With their enormous increase in wealth came more power and influence, including the power to buy and control most politicians. From being agents of wealth distribution, governments were transformed into the legislative arms of big business, devoted to helping the rich become richer at the expense of everyone else. The labour movement was not subverted, but, denied government backing and facing employers now willing and able to relocate to low-wage regions, most unions were weakened. Some still manage to extract more in wages than a company is willing to concede, but the redistribute role of organized labour has been reduced, and certainly cannot compensate for the massive withdrawal of governments from this important responsibility.
The free marketers try to argue that there just isn't enough money any more to finance social security. In fact, looking at the Canadian situation, this country s economy today generates one-and-a-half times more wealth in per capita terms and in constant dollars than it did in the early 1970s, when there was no question about our ability to afford the welfare state. All that s different today is that most of the extra money is being concentrated in fewer and fewer bank accounts. The upshot is that the function of redistributing has mainly taken the form of charity. Thousands of charitable organizations now beg the corporations and the high and middle income earners to share some of their income with the needy. Appeals for charitable donations clog the mails, the airwaves, and the telephone lines. Motorists driving on city streets encounter schoolchildren at busy intersections begging for loonies to help save school programs threatened by government cutbacks.
All of the causes championed by charities are worthwhile.

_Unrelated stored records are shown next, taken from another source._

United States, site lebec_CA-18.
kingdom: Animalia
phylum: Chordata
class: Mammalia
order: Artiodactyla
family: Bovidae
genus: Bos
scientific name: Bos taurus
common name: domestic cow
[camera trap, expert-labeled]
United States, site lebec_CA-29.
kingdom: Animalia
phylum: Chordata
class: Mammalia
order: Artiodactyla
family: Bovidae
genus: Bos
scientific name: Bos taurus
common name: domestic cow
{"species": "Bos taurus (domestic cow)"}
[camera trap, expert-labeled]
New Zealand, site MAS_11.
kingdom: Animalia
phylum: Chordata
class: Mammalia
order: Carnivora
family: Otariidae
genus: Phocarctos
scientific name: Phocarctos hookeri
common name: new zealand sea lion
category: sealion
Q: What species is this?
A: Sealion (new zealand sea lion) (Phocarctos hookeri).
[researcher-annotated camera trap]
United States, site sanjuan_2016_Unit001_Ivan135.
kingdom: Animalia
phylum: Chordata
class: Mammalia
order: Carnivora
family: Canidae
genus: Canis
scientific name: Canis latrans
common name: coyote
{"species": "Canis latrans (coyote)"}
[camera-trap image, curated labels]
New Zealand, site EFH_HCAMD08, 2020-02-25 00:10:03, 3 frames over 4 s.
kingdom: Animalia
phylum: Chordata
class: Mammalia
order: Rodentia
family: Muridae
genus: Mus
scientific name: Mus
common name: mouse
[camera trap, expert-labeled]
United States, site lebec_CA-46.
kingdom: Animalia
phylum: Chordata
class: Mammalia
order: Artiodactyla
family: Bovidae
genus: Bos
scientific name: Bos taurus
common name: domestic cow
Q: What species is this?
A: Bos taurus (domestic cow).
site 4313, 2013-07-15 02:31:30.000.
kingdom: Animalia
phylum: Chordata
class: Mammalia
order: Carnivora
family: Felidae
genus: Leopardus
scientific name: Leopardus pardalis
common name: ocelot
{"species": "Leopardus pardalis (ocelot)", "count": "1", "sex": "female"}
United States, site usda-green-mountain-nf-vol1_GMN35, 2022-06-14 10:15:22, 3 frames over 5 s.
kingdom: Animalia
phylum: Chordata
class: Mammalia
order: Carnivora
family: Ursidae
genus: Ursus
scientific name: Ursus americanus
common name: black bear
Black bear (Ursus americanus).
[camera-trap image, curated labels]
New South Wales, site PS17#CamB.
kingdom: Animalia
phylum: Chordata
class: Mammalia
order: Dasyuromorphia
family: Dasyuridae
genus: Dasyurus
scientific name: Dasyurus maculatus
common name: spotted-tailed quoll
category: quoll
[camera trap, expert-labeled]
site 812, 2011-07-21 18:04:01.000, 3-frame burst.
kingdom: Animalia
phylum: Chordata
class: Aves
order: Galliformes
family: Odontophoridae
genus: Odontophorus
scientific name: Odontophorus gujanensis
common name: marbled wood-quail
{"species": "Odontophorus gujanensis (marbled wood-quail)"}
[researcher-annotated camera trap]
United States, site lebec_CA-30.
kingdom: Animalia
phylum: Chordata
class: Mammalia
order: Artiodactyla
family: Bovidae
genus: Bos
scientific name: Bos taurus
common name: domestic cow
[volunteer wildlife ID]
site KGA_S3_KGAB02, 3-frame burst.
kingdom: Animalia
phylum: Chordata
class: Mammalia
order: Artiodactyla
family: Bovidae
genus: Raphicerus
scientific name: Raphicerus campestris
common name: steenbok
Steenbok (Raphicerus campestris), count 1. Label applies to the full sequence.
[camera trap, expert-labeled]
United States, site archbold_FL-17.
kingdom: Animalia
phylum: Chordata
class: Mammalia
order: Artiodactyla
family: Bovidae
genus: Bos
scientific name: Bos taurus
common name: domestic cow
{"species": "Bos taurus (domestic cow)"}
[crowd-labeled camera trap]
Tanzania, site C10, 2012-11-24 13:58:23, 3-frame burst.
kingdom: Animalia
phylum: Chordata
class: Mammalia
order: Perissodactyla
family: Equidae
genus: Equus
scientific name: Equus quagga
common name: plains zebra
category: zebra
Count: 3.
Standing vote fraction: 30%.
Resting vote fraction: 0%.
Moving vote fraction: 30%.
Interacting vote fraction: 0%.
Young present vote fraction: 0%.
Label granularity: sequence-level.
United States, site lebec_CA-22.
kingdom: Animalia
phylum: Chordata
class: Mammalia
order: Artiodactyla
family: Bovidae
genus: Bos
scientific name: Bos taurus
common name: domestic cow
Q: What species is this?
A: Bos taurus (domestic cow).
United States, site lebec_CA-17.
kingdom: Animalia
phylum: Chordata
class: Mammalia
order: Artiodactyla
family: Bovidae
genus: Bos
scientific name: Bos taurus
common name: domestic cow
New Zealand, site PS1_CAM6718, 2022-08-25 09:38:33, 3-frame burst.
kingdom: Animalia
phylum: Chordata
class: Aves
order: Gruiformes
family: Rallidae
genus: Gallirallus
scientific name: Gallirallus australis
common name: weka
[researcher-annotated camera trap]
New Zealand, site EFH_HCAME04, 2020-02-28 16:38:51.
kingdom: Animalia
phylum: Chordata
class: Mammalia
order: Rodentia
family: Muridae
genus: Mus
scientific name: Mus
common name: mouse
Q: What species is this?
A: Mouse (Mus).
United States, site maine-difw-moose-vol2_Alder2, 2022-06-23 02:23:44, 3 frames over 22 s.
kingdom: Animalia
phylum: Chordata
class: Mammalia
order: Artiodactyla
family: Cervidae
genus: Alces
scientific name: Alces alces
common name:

All of the hungry and destitute they help are deserving. But their growing dependence on hand_ outs has two major flaws: it perpetuates (perhaps even institutionalizes) a system built on avarice and inequity; and it ensures that the problems of poverty and hunger will persist and even get worse because the proceeds of charity alone will never be enough to eliminate them.
In the euphoric aftermath of the "battle of Seattle," the victors in civil society may feel they have the hard-line free marketers on the run. But their success in preventing the rich and powerful from agreeing on how they can become even more rich and powerful as laudable as it undeniably is still leaves an already brutal and barbaric system intact.
It s important, as we fight these battles, always to keep the nature of both the problem and the solution in mind. The problem is an unfair distribution of wealth, and the solution however it may be achieved is a fair distribution of wealth. Any proposals or discussions that ignore that simple truth waste our time, squander our resources, and undermine our efforts to create a better world.